“Rossa” da sempre. La chiamavano “la Piccola Mosca”, un paese inespugnabile, invincibile. Dall’inizio della storia della Repubblica italiana Genzano di Roma è stata amministrata dal Partito Comunista prima e dai Democratici di sinistra e dal Pd poi. Settant’anni di governi di sinistra, uno dei pochi casi in Italia. Mai nessuna sconfitta fino a ieri. Daniele Lorenzon, un ragazzo di 28 anni, candidato del Movimento 5 Stelle, ha rotto con la tradizione. Vittoria al ballottaggio contro il candidato del centrosinistra, il sindaco uscente Flavio Gabbarini del Partito democratico: 60 per cento a 40 le percentuali. Oltre mille voti di distacco tra i candidati.

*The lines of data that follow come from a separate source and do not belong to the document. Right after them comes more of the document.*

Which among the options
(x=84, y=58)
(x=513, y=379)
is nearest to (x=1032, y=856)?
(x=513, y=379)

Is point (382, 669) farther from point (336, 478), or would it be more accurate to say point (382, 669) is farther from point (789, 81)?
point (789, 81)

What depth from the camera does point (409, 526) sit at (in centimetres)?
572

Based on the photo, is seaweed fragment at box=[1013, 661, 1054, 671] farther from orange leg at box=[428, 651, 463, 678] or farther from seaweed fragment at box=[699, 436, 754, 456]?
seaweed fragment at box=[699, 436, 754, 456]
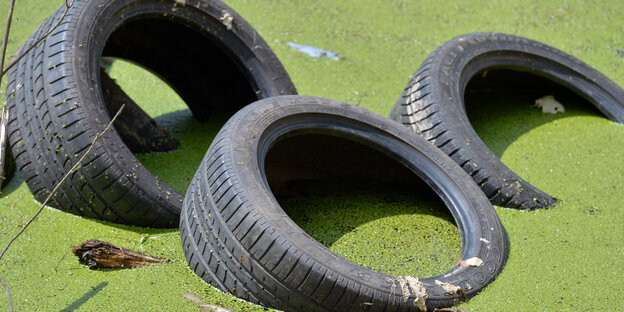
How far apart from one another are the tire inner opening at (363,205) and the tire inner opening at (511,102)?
880 mm

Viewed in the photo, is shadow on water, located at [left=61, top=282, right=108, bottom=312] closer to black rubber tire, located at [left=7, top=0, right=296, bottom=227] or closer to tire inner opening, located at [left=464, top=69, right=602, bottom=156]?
black rubber tire, located at [left=7, top=0, right=296, bottom=227]

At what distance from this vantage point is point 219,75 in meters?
3.83

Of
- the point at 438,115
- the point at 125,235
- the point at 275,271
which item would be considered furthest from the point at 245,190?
the point at 438,115

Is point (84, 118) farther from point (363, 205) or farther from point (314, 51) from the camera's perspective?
point (314, 51)

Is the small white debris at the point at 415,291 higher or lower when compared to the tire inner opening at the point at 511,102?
lower

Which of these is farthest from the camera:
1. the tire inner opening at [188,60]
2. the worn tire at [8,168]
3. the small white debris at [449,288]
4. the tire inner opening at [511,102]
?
the tire inner opening at [511,102]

Tutti aspettavano la vittoria del sindaco, come sempre, come è scritto nella storia. E invece, a sorpresa, l’ha spuntata Lorenzon. Un divario incolmabile già dopo le prime sezioni scrutinate. In piazza festeggiamenti composti, poche bandiere, poche persone. Il nuovo sindaco confuso, pensieroso. Non se l’aspettava, forse lo sognava. In tutti i ballottaggi a cui hanno partecipato nel Lazio, i candidati del Movimento 5 Stelle hanno vinto contro i loro avversari: Nettuno, Marino, Anguillara. Ma qui è un’altra storia. Nel paese che ospitò gli Inti Illimani in esilio dal Cile del generale Pinochet, nel paese di Gino Cesaroni, sindaco comunista per trent’anni, nessuno credeva a una vittoria a 5 Stelle. "Quella di Gabbarini è una delle migliori amministrazioni comunali del Lazio", aveva detto il presidente della Regione Lazio, Nicola Zingaretti dal palco di un comizio. Qualche giorno dopo, la sconfitta. “La mia squadra sono i cittadini. Dateci fiducia e tempo e tornerà il piacere di partecipare alla cosa pubblica. Niente più segreti e potentati”, promette il nuovo sindaco.